• Tasks to perform:
[1] Copy the Valerie Tarazi profile starting at "Personal information" and ending at "medley: 2:20.56 (2024)", renaming "Personal best" as "Season best".
[2] According to the Valerie Tarazi profile, in which event did she win gold at the 2023 Arab Games in Oran?

• Passage:

*** Begin section ***

Personal information
- Full name: Valerie Rose Tarazi
- Nationality: American; Palestinian;
- Born: 9 October 1999 (age 26) Illinois, U.S.
- Education: Auburn University

Sport
- Country: Palestine
- Sport: Swimming

Achievements and titles
- Personal best: 200m medley: 2:20.56 (2024)

Medal record
Representing Palestine
Islamic Solidarity Games
| Bronze medal – third place | 2025 Riyadh | 200m medley |
Arab Games
| Gold medal – first place | 2023 Oran | 100m backstroke |
| Silver medal – second place | 2023 Oran | 100m breaststroke |
| Silver medal – second place | 2023 Oran | 200m breaststroke |
| Bronze medal – third place | 2023 Oran | 50m backstroke |

= Valerie Tarazi =

Palestinian-American swimmer (born 1999)

Valerie Rose Tarazi (فاليري روز ترزي; born 9 October 1999) is a Palestinian-American swimmer who represents Palestine internationally. She competed in the 2024 Summer Olympics.

*** End section ***

• Supplied data:

*** Begin section ***

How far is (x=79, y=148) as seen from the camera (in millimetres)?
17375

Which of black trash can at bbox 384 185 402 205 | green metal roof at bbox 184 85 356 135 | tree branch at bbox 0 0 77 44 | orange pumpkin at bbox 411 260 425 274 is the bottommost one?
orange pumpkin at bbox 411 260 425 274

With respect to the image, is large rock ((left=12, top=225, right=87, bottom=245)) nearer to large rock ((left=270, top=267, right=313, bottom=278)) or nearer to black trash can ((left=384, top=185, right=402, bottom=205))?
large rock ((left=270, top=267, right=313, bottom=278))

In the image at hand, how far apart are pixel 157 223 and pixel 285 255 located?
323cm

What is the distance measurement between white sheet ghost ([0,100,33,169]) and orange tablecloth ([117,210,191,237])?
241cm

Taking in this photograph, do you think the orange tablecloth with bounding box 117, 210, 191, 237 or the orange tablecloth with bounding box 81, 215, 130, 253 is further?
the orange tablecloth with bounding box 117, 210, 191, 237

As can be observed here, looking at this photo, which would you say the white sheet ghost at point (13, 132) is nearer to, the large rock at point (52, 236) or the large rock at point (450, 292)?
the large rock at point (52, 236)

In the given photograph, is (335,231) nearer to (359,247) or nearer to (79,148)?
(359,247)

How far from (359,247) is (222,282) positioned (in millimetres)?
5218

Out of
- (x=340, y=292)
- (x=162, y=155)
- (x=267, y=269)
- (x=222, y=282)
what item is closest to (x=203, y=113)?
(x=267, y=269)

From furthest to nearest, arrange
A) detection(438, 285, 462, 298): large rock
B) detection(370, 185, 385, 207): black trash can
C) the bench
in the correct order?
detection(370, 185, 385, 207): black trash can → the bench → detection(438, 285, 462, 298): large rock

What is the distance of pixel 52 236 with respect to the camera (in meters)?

*** End section ***

• Solutions for each task:
[1]
Personal information
- Full name: Valerie Rose Tarazi
- Nationality: American; Palestinian;
- Born: 9 October 1999 (age 26) Illinois, U.S.
- Education: Auburn University

Sport
- Country: Palestine
- Sport: Swimming

Achievements and titles
- Season best: 200m medley: 2:20.56 (2024)

[2] The 100m backstroke.